For a tumultuous run of songs at the end of the Cleveland show—"U Got the Look," "Life 'o' the Party," "Soul Man" and "Kiss"—Prince invites perhaps two dozen women in the audience onto the stage to dance. One willowy girl wears a purple two-piece bathing suit festooned with the glyph that had become the singer's name for a time. Prince struts over to her, and she becomes his dance partner during "Kiss." After the line "Act your age, not your shoe size," he holds the mike out for her, and right in tune, she sings, "And maybe we can do the twirl!" Prince's eyes widen and he yowls, "Wooo!"

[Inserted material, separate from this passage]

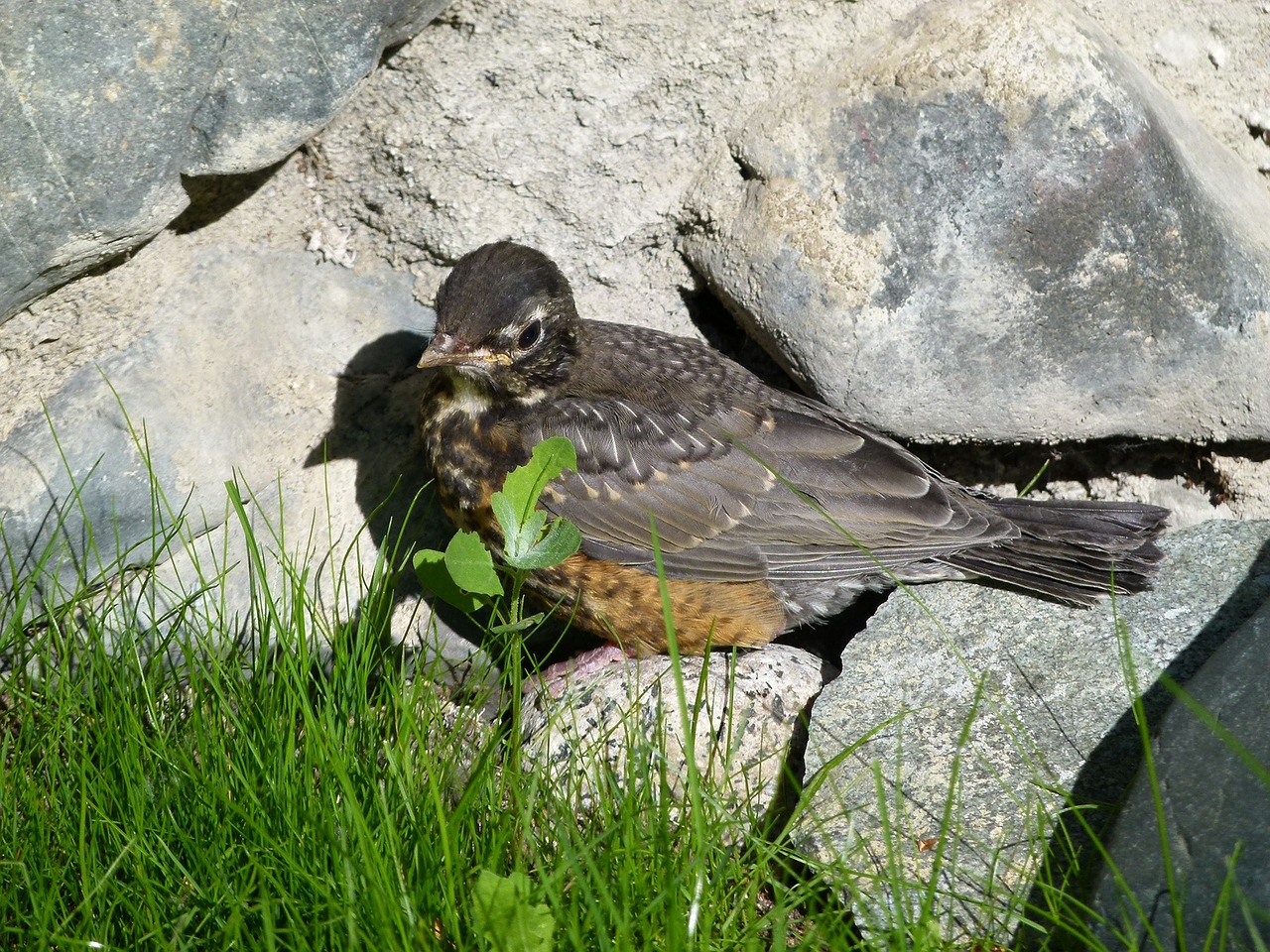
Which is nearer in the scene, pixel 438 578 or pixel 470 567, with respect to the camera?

"The security guard wasn't going to let her get onstage," Prince says backstage after the show. "I said, 'You can't send that girl home dressed like that!'"

Everybody's ready to hit the Spy Bar in Cleveland's Warehouse District for an after-party, but Prince and the band won't be doing a late-night set there tonight. "I always love to play," he says, "but we've been doing so many shows that I feel like I need to give the band a chance to rest." Asked why he booked a tour with so few days off, Prince smiles and holds his hands out in front of him, as if weighing an object in each. "Let's see," he says, "sleep, or half a million dollars? Sleep, or half a million dollars?"

But while the cash is obviously welcome—particularly as a proud refutation of the recurrent rumors that he was going broke—Prince is satisfied by more than money these days. "My fans bring their sons and daughters to my shows now," he says. "That's how I grew up. I hope to be an inspiration to those people.

"I feel at peace. I knew it would take time, and I had to deal with a lot of ridicule. But this feels like peace right now. Spiritually I feel very different from the way I used to, but physically? Not at all. I don't look at time that way, and I don't believe in age. When you wake up, each day looks the same, so each day should be a new beginning. I don't have an expiration date."